Dado o risco aumentado de danos hepáticos, deve se considerar a redução das doses de valproato ou estiripentol e CBD quando os exames hepáticos estiverem significativamente elevados, e, se os níveis não retornarem aos valores basais, o CBD ou o valproato podem ter que ser descontinuados devido ao seu perfil de hepatotoxicidade.

Embora não tenham sido relatados efeitos adversos graves, recomenda-se monitorar seus níveis plasmáticos dos medicamentos antiepiléticos quando forem coadministrados com CBD.

Estudos indicam que o CBD pode reduzir a frequência e a gravidade das crises, o que pode permitir uma redução na dosagem de anticonvulsivantes tradicionais e minimizar seus efeitos colaterais. No entanto, é crucial monitorar as possíveis interações farmacológicas, pois o CBD pode influenciar o metabolismo de alguns anticonvulsivantes, alterando seus níveis no organismo.

Interação da Cannabis Medicinal com Antidepressivos

 

Os inibidores da recaptação da serotonina são antidepressivos mais comumente utilizados pela população geral. Dentre eles, destacam-se possíveis interações da canabis medicinal com o citalopram e o escitalopram. O metabolismo do citalopram e do escitalopram ocorre principalmente por meio das isoenzimas CYP2C19 e CYP3A4, ambas inibidas pelo CBD.

No entanto, é crucial reconhecer que o uso de cannabis pode resultar em sedação e comprometimento cognitivo, semelhantes aos efeitos colaterais associados a esses antidepressivos, por potencializar os seus efeitos. São necessários mais estudos e pesquisas sobre as interações entre o CBD e o citalopram ou o escitalopram para uma avaliação destas possíveis considerações.

 

Interação da Cannabis Medicinal com antibióticos e antifúngicos

 

Rifampicina e canabis medicinal: Estudos demonstram que a rifampicina (um indutor do CYP3A4) diminuiu as concentrações de THC e CBD. Ou seja, é provável que os pacientes que a utilizem necessitem um aumento da dose de CBD.

Cetoconazol e canabis medicinal: Por outro lado, o cetoconazol (um inibidor do CYP3A4) aumenta as concentrações de THC e CBD. Devido ao aumento do risco de efeitos adversos, como sonolência e tontura, uma diminuição de dose deve ser considerada quando o CBD é coadministrado com o cetoconazol.

 

Interação da Cannabis Medicinal com Opióides

 

A interação entre a cannabis medicinal e analgésicos opioides é um campo de estudo emergente e promissor.

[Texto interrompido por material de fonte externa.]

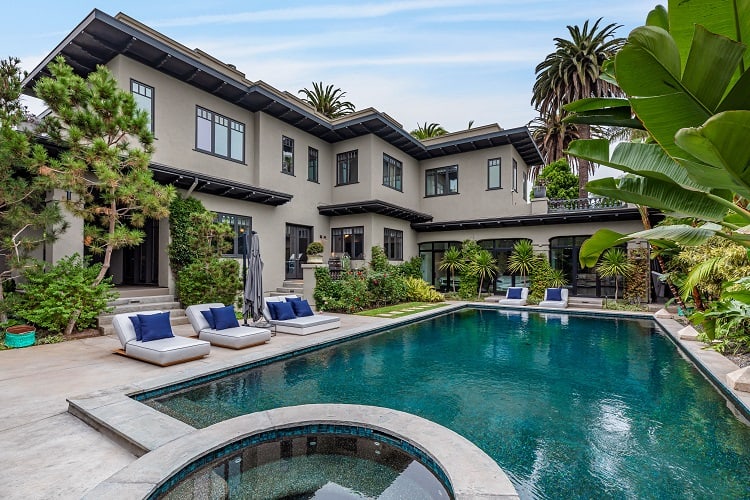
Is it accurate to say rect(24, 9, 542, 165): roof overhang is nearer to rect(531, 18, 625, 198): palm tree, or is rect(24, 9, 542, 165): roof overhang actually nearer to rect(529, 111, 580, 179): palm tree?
rect(531, 18, 625, 198): palm tree

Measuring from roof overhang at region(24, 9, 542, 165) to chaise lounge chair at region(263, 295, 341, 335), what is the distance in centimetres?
866

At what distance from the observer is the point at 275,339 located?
9.66 meters

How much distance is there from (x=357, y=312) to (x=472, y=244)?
8757mm

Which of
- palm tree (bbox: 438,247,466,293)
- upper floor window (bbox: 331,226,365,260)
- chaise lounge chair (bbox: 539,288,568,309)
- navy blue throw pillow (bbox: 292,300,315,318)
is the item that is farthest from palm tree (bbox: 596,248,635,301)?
navy blue throw pillow (bbox: 292,300,315,318)

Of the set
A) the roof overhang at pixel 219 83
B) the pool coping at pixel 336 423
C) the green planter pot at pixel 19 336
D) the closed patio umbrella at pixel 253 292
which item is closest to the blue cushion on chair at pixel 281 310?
the closed patio umbrella at pixel 253 292

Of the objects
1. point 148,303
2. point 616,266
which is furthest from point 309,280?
point 616,266

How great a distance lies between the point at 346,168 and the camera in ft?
64.3

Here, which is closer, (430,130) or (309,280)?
(309,280)

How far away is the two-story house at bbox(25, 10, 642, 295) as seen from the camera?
40.8ft

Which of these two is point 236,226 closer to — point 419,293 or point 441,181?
point 419,293

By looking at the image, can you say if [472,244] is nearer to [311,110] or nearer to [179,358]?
[311,110]

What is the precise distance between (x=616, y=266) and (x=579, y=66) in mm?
15667

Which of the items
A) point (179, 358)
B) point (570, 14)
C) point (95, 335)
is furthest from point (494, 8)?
point (95, 335)

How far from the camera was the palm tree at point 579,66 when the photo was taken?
24734 millimetres
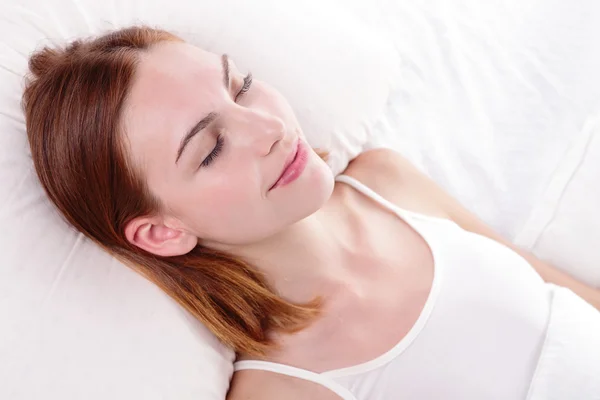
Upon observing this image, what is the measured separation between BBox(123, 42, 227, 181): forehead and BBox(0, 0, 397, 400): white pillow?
22 centimetres

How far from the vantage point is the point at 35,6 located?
45.4 inches

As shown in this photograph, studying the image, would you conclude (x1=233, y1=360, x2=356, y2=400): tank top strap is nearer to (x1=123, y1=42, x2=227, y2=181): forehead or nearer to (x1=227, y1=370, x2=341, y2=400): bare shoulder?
(x1=227, y1=370, x2=341, y2=400): bare shoulder

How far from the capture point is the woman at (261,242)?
0.92 meters

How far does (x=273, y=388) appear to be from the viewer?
1013mm

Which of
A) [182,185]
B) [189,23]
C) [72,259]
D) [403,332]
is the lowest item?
[403,332]

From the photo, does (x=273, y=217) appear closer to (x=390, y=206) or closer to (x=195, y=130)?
(x=195, y=130)

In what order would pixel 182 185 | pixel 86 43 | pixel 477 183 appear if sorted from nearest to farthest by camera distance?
pixel 182 185
pixel 86 43
pixel 477 183

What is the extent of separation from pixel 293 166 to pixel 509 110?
691 millimetres

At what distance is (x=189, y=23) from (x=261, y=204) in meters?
0.51

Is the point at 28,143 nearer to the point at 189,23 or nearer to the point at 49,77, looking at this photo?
the point at 49,77

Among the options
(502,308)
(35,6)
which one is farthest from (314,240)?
(35,6)

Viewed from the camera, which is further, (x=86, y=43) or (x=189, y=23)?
(x=189, y=23)

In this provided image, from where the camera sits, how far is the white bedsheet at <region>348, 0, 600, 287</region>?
1.27 metres

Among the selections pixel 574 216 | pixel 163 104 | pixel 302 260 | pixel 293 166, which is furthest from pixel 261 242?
pixel 574 216
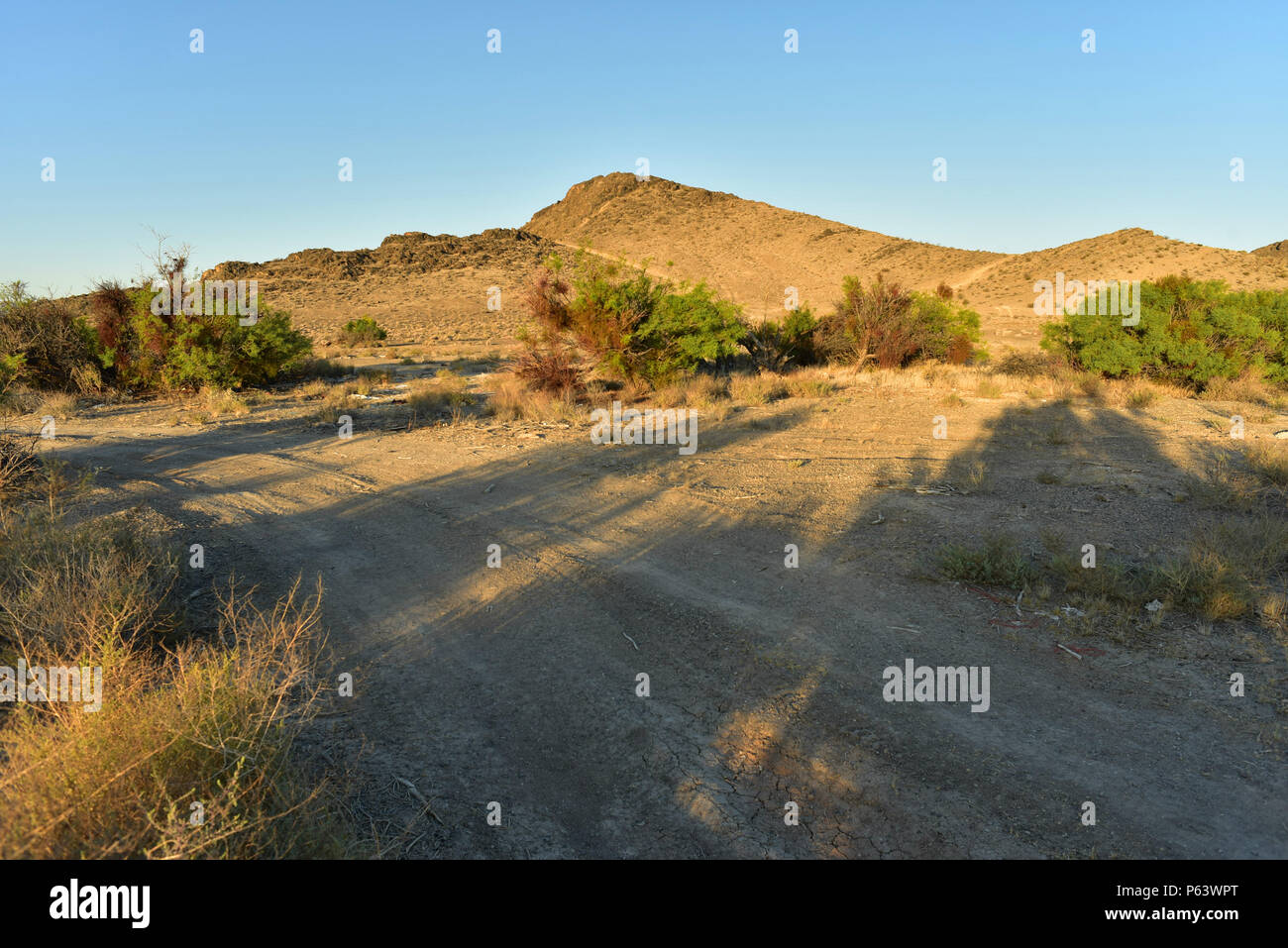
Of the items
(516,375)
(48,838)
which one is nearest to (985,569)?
(48,838)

Estudos sugerem que a combinação de THC e CBD pode potencializar os efeitos dos opioides, permitindo uma redução na dosagem desses medicamentos e, consequentemente, diminuindo o risco de dependência e efeitos colaterais.

Curiosamente, sabe-se que o uso concomitante de cannabis com morfina ou oxicodona aumenta o efeito analgésico dos opioides sem alterar seus parâmetros cinéticos. Isso provavelmente ocorre porque a cannabis leva ao atraso da motilidade gastrointestinal dos opióides. Infelizmente, esta afirmação continua sendo uma presunção teórica devido às evidências limitadas disponíveis para validação.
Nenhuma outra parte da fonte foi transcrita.